▶ [DATA PROVIDED]:
----

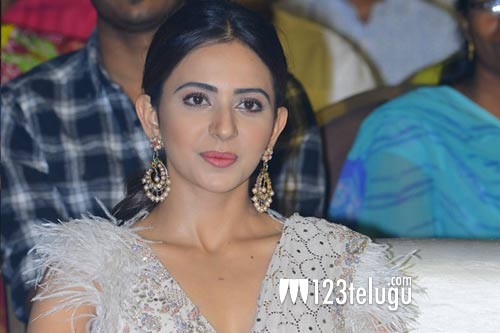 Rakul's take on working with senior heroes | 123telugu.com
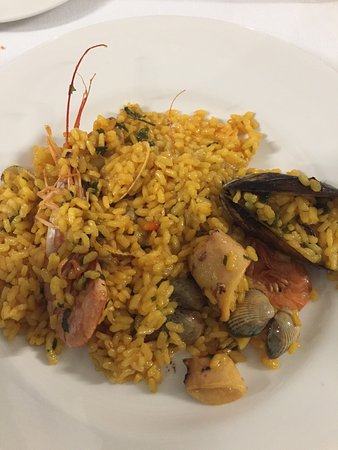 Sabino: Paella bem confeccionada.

----

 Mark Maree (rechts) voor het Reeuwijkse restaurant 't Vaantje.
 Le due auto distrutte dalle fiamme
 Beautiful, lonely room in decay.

----

▶ [EXERCISE OBJECTIVE]: With the pictures omitted, print the lines above exactly, beginning at the line with "Rakul's take on" and going on through the line with "Sabino: Paella bem confeccionada.".

▶ [ANSWER SPACE]:
 Rakul's take on working with senior heroes | 123telugu.com
 Sabino: Paella bem confeccionada.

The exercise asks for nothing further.